Democratising biodiversity conservation
It is clear that the proposed amendments are not driven by a popular mandate. But what is the general public saying? From the outset, the BD Act has been perceived by both governments and the general public as a techno-legal framework. The expertocracy around the legislation should not alienate people. More efforts have to be made to open space for biodiversity governance beyond the legal, scientific, corporate sector and administrative experts. A law that has bearing on our everyday consumer choices, determines how our living environment is governed and how decisions around food, farming and medical care are shaped, has to make space for popular deliberation and engagement. Neither the environment ministry nor the NBA can sans all the people achieve conservation objectives.

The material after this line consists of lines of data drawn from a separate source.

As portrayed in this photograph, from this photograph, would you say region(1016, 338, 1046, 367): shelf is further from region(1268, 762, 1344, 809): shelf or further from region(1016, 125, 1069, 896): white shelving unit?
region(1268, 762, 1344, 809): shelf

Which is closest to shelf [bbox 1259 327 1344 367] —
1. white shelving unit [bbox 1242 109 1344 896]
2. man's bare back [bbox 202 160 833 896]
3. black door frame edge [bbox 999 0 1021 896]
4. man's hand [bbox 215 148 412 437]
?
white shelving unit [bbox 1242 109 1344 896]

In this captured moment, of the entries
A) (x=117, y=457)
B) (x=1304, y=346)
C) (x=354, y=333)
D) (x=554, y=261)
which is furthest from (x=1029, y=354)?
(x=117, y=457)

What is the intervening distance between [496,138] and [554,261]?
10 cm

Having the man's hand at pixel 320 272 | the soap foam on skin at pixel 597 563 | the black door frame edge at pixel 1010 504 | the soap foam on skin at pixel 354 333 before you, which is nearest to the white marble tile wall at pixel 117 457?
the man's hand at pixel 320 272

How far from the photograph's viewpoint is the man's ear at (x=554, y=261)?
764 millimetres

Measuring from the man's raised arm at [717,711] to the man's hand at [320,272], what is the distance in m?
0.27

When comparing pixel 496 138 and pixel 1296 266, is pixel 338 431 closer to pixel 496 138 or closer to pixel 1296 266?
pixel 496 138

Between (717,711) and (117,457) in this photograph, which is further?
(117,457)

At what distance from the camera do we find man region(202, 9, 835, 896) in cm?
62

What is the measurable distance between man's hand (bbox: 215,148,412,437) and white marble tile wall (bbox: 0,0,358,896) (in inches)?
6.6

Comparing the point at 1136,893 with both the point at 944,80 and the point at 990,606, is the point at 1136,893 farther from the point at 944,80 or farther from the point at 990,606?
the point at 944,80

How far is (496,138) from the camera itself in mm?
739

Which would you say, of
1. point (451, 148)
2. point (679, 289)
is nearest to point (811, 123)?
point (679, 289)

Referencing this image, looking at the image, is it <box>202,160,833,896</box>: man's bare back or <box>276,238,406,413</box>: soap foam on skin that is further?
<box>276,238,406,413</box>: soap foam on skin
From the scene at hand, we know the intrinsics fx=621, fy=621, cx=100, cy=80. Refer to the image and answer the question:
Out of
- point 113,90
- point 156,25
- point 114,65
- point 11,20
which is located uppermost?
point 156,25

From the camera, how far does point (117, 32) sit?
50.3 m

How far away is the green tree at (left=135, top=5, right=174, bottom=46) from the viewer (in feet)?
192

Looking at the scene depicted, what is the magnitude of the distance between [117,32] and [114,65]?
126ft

The present amendments not just reinforce the executive’s obsession with regulating access but miss the opportunity to recognise that biodiversity conservation merits a democratic conscience. Illegal access to biological resources, i.e. biopiracy cannot be curtailed through closed-door meetings and tools of surveillance. Moreover, it is time that we make explicit the links between the BD Act and real people. Such as supporting the rights of farmers to conserve seeds and agrobiodiversity on their farmlands; or encouraging city dwellers to protect trees and wetlands; and demanding a reversal of the air pollution crisis through urban biodiversity.
JPC can expand the debate
The Biodiversity Amendment Bill, 2021 was referred to a Joint Parliamentary Committee (JPC) on December 20, 2021, which will examine its contents and give its recommendations in the 2022 budget session of parliament. The JPC has before it the environment ministry’s selective response to a plethora of concerns that have surrounded the design and implementation of the law. But, this is also an opportunity for the JPC to carry out a detailed examination of the long-standing gaps in India’s BD regime and how it needs to be reconciled with international standards, especially those under the CBD and its agreements. Equally important is also to recognise that biodiversity conservation is intrinsically connected with other ongoing global debates around climate change, food security and public health.
The JPC can do what the environment ministry has not managed to do so far, make the biodiversity law a people’s law and its conservation a popular political question.
Shalini Bhutani and Kanchi Kohli are independent legal researchers and jointly track the implementation of India’s biodiversity law.